:: Task data ::

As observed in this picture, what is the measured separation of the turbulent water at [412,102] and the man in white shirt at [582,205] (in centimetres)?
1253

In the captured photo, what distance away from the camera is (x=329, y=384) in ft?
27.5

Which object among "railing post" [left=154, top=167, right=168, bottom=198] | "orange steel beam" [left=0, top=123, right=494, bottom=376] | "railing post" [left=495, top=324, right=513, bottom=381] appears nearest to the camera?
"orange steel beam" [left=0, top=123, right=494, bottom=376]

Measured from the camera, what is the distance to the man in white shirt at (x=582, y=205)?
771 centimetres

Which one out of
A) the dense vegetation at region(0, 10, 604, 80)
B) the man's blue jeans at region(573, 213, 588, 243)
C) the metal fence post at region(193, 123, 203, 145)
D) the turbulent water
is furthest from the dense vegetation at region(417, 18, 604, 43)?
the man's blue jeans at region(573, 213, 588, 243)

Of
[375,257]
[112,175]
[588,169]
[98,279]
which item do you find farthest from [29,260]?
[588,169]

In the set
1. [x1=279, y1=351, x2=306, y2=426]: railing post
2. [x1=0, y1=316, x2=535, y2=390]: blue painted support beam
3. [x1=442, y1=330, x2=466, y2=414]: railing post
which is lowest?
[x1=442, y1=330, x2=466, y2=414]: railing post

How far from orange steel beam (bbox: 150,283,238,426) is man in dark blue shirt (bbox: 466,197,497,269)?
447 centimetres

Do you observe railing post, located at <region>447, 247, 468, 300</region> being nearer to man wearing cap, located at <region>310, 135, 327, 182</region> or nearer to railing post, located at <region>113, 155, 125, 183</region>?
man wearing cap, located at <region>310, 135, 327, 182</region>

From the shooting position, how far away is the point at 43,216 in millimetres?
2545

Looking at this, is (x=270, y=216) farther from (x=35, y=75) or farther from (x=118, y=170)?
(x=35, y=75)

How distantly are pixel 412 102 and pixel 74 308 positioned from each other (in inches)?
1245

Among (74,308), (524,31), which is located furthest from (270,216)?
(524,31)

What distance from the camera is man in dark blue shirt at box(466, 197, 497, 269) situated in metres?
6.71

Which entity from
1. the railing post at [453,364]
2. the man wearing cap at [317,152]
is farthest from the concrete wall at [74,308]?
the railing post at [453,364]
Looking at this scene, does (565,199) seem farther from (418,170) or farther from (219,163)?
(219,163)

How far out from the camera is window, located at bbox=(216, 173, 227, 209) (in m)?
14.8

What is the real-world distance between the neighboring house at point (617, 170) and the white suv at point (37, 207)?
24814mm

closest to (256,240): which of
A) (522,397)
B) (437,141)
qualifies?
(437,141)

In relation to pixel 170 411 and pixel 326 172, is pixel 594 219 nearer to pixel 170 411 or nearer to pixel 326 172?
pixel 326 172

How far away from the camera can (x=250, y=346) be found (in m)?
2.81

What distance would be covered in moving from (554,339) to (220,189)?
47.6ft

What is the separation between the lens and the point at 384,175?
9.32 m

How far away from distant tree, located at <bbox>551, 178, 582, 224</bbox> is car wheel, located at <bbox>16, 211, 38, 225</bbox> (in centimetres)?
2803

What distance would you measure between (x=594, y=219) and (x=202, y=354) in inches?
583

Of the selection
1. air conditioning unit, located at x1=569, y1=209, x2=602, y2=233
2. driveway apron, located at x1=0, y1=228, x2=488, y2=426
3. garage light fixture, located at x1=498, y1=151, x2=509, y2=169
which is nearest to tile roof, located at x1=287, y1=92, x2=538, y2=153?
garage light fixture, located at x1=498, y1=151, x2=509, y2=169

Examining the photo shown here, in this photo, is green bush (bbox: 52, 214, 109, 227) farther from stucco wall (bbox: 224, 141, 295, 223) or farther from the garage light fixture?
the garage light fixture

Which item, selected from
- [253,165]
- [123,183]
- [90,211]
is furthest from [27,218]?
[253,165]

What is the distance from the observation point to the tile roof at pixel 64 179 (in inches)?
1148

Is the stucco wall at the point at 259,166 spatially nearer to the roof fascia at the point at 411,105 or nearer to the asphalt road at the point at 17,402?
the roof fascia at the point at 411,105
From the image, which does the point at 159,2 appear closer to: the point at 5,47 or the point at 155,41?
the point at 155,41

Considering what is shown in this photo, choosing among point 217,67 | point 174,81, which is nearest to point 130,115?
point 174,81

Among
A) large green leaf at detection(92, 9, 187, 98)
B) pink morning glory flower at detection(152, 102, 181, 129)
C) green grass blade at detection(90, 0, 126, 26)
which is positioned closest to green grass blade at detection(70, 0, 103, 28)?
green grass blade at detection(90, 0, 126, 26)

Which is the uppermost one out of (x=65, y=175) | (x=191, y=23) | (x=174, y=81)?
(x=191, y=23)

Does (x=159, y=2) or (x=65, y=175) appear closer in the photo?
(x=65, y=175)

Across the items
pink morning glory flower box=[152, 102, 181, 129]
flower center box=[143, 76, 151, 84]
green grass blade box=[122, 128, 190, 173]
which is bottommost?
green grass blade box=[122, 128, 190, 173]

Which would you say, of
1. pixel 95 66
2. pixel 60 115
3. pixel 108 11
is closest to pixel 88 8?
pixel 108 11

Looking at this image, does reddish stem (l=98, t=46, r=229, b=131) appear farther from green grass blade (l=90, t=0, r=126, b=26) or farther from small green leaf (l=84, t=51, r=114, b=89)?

:::

Exercise brief:
Please render all the material above as a numbered list, leaving out the blank lines.

Solution for this task:
1. As observed in this picture, what is the measured separation of the turbulent water at [412,102] and the man in white shirt at [582,205] (in centimetres)?
2. 1253
3. In the captured photo, what distance away from the camera is (x=329, y=384) in ft?
4. 27.5
5. Which object among "railing post" [left=154, top=167, right=168, bottom=198] | "orange steel beam" [left=0, top=123, right=494, bottom=376] | "railing post" [left=495, top=324, right=513, bottom=381] appears nearest to the camera?
6. "orange steel beam" [left=0, top=123, right=494, bottom=376]
7. Measured from the camera, what is the distance to the man in white shirt at (x=582, y=205)?
8. 771 centimetres
9. Which one out of
10. A) the dense vegetation at region(0, 10, 604, 80)
11. B) the man's blue jeans at region(573, 213, 588, 243)
12. C) the metal fence post at region(193, 123, 203, 145)
13. D) the turbulent water
14. is furthest from the dense vegetation at region(417, 18, 604, 43)?
15. the man's blue jeans at region(573, 213, 588, 243)
16. Of
17. [375,257]
18. [112,175]
19. [588,169]
20. [98,279]
21. which item do you find farthest from [29,260]?
22. [588,169]
23. In the set
24. 1. [x1=279, y1=351, x2=306, y2=426]: railing post
25. 2. [x1=0, y1=316, x2=535, y2=390]: blue painted support beam
26. 3. [x1=442, y1=330, x2=466, y2=414]: railing post
27. which is lowest?
28. [x1=442, y1=330, x2=466, y2=414]: railing post
29. How far from orange steel beam (bbox: 150,283,238,426) is man in dark blue shirt (bbox: 466,197,497,269)?
30. 447 centimetres
31. Do you observe railing post, located at <region>447, 247, 468, 300</region> being nearer to man wearing cap, located at <region>310, 135, 327, 182</region> or nearer to railing post, located at <region>113, 155, 125, 183</region>?
32. man wearing cap, located at <region>310, 135, 327, 182</region>
33. From the shooting position, how far away is the point at 43,216 in millimetres?
34. 2545
35. Looking at this, is (x=270, y=216) farther from (x=35, y=75) or farther from (x=118, y=170)?
36. (x=35, y=75)
37. How distantly are pixel 412 102 and pixel 74 308 positioned from each other (in inches)?
38. 1245
39. Among (74,308), (524,31), which is located furthest from (270,216)?
40. (524,31)
41. What distance from the camera is man in dark blue shirt at box(466, 197, 497, 269) situated in metres?
42. 6.71
43. Which entity from
44. 1. the railing post at [453,364]
45. 2. the man wearing cap at [317,152]
46. is farthest from the concrete wall at [74,308]?
47. the railing post at [453,364]
48. Looking at this scene, does (565,199) seem farther from (418,170) or farther from (219,163)?
49. (219,163)
50. How far out from the camera is window, located at bbox=(216, 173, 227, 209) (in m)?
51. 14.8
52. What is the real-world distance between the neighboring house at point (617, 170) and the white suv at point (37, 207)?
53. 24814mm
54. closest to (256,240): which of
55. A) (522,397)
56. B) (437,141)
57. qualifies?
58. (437,141)
59. In relation to pixel 170 411 and pixel 326 172, is pixel 594 219 nearer to pixel 170 411 or nearer to pixel 326 172?
60. pixel 326 172
61. How far away from the camera can (x=250, y=346) be found (in m)?
62. 2.81
63. What distance would be covered in moving from (554,339) to (220,189)?
64. 47.6ft
65. What is the separation between the lens and the point at 384,175?
66. 9.32 m
67. How far away from distant tree, located at <bbox>551, 178, 582, 224</bbox> is car wheel, located at <bbox>16, 211, 38, 225</bbox> (in centimetres)?
68. 2803
69. What distance would you measure between (x=594, y=219) and (x=202, y=354) in inches?
70. 583
71. Of the selection
72. 1. air conditioning unit, located at x1=569, y1=209, x2=602, y2=233
73. 2. driveway apron, located at x1=0, y1=228, x2=488, y2=426
74. 3. garage light fixture, located at x1=498, y1=151, x2=509, y2=169
75. which is nearest to tile roof, located at x1=287, y1=92, x2=538, y2=153?
76. garage light fixture, located at x1=498, y1=151, x2=509, y2=169
77. Examining the photo shown here, in this photo, is green bush (bbox: 52, 214, 109, 227) farther from stucco wall (bbox: 224, 141, 295, 223) or farther from the garage light fixture?
78. the garage light fixture
79. Which item, selected from
80. - [253,165]
81. - [123,183]
82. - [90,211]
83. is furthest from [27,218]?
84. [253,165]
85. What is the distance from the observation point to the tile roof at pixel 64 179 (in inches)?
86. 1148
87. Is the stucco wall at the point at 259,166 spatially nearer to the roof fascia at the point at 411,105 or nearer to the asphalt road at the point at 17,402?
88. the roof fascia at the point at 411,105
89. From the image, which does the point at 159,2 appear closer to: the point at 5,47 or the point at 155,41?
90. the point at 155,41
91. Considering what is shown in this photo, choosing among point 217,67 | point 174,81, which is nearest to point 130,115?
92. point 174,81
93. Among
94. A) large green leaf at detection(92, 9, 187, 98)
95. B) pink morning glory flower at detection(152, 102, 181, 129)
96. C) green grass blade at detection(90, 0, 126, 26)
97. which is positioned closest to green grass blade at detection(70, 0, 103, 28)?
98. green grass blade at detection(90, 0, 126, 26)
99. Which is the uppermost one out of (x=65, y=175) | (x=191, y=23) | (x=174, y=81)?
100. (x=191, y=23)
101. Does (x=159, y=2) or (x=65, y=175) appear closer in the photo?
102. (x=65, y=175)
103. Across the items
104. pink morning glory flower box=[152, 102, 181, 129]
105. flower center box=[143, 76, 151, 84]
106. green grass blade box=[122, 128, 190, 173]
107. which is bottommost?
108. green grass blade box=[122, 128, 190, 173]
109. Which would you say, of
110. 1. pixel 95 66
111. 2. pixel 60 115
112. 3. pixel 108 11
113. is closest to pixel 88 8?
114. pixel 108 11
115. Looking at this image, does reddish stem (l=98, t=46, r=229, b=131) appear farther from green grass blade (l=90, t=0, r=126, b=26) or farther from small green leaf (l=84, t=51, r=114, b=89)?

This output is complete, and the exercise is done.